Wednesday, February 16, 2022

'The longer you look at an object, the more abstract it becomes, and, ironically, the more real.' - Lucian Freud

DeflatableUillinn pipes

By chance I visited Uillinn on Wednesday in between shows: I believe the MA Art and Environment students will exhibiting next, and that I am looking forward to seeing. Stephen Canty was able to let me carry out a few experiments with the IWT situated there. We also organised a video call between the two IWTs, the kind of thing that should excite Actor Network Theory (ANT) fans but, really, the objects were oblivious to each other. Bruno Latour would have been have been proud of us in another way too. At long last, the Internet of Things (IoT) seems to be happening. I had brought a 'smart plug' along. Unfortunately, it didn't work.

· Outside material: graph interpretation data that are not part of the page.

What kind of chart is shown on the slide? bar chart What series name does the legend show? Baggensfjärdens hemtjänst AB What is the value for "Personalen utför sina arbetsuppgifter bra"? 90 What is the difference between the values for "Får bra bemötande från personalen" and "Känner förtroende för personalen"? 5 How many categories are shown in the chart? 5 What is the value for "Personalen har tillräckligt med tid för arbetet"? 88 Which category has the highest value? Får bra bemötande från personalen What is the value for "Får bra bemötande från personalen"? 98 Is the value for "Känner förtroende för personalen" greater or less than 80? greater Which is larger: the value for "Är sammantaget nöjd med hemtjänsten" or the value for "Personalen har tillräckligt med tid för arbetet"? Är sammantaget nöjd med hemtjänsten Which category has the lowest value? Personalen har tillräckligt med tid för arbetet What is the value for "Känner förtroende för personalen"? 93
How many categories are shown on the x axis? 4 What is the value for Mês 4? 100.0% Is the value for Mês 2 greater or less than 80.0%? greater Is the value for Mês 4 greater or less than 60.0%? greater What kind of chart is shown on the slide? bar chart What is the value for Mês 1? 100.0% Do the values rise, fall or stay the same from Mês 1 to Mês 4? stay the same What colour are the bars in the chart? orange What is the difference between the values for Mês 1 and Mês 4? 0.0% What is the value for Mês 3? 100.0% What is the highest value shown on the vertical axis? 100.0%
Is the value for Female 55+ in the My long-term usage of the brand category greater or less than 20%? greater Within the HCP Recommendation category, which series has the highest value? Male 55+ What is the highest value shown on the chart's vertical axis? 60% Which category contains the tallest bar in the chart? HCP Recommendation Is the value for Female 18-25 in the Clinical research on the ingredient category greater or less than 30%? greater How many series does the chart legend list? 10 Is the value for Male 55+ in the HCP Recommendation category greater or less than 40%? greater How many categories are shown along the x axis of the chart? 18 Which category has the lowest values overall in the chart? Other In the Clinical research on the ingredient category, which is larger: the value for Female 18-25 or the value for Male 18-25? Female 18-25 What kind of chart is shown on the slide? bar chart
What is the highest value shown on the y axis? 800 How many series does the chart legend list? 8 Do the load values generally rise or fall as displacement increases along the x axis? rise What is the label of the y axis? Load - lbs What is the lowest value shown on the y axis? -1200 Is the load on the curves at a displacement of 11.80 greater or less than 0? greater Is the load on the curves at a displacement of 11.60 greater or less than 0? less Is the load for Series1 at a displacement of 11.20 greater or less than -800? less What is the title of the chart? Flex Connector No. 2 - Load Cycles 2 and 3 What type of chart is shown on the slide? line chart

Thursday, February 10, 2022

'Please wait a few minutes before trying again.'


Even since the offer to try out one of the IWTs at Gallery Dodo (within a complex called Phoenix) presented itself I've been unable to escape the idea that it would be better to not let the things extend to their full capacity. Dodo is, I don't know, maybe 2-2.5m in height, and this would reach 5.5, given the chance. The sight of it bent against the ceiling with air being compressed into it is something!

I'll finish this post some other time. The still above shows Kara Hearn's new video playing on a screen next to the deflated inflatable.